Q: If I get locked out of my account when I type three wrong passwords, how are hackers able to use guessing to break in?
Hackers and security experts are in a constant chess match that never ends: Each move by one party causes the other party to take a new approach.
A couple of commonly-used approaches by hackers to break passwords are often referred to as dictionary and/or brute force attacks. They’re essentially computer programs that can generate millions, if not hundreds of millions of guesses per second.
The notion that hackers sit at a computer using the same login screens we all use to try to access our accounts is the first one we need to correct.
Often times, they are using an offline attack combined with automation and breached data to break passwords on specific sites.
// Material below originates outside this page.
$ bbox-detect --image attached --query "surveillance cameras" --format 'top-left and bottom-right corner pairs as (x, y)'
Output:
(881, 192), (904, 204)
Since the attack is offline — meaning they have acquired enough cryptographic information to attempt to break passwords — they aren’t subject to the password lockout protection.
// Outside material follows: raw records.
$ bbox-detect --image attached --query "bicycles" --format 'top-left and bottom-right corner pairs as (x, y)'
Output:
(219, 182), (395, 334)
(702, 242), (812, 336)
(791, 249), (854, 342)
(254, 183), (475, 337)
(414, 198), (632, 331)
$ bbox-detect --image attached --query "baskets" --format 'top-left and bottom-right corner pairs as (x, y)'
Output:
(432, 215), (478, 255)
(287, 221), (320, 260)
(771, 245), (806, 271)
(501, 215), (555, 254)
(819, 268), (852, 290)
It gets a bit complicated, but they can just set their computers to compare the specially-encoded information against known passwords in what are called “rainbow tables,” which allows them to find matches.
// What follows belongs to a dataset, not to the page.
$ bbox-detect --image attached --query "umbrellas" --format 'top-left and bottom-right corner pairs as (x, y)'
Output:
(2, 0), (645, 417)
The lack of understanding of how hackers actually hack passwords and the false sense of security caused by account lockout mechanisms leads to complacency by so many users.
According to the Privacy Rights Clearinghouse, there have been 895,605,985 records breached from 4,746 data breaches since 2005. Keep in mind, this number only represents the data breaches that have been made public.
Every data breach that exposes user passwords allows the hacking community to continue to compile huge rainbow tables, so even if you haven’t used a password before, if it’s too common, you’re an easy target.
If the general non-hacking public can get its hands on the top 10,000 most commonly used passwords in 30 seconds on Google, how many passwords do you think professional cyber-thieves have compiled?
This is why using the same password for multiple online accounts can easily make you a victim, especially at sites that use your e-mail address as your username.
Complex eight-character passwords are nearly useless in today’s environment. Creating long pass phrases instead is a better way to reduce your chances of being victimized by the powerful hacker guessing game.
For example, “I Hate Passw0rds!” is much more secure than A8y@q7P1 and much easier to remember.
The longer the password, the less likely it can be broken via the high-speed guessing game, so shoot for at least 15 characters.
You should also assume that your passwords will be compromised by a data breach at some point, so activating two-factor authentication on your accounts will help keep the bad guys out, even if they do get your passwords!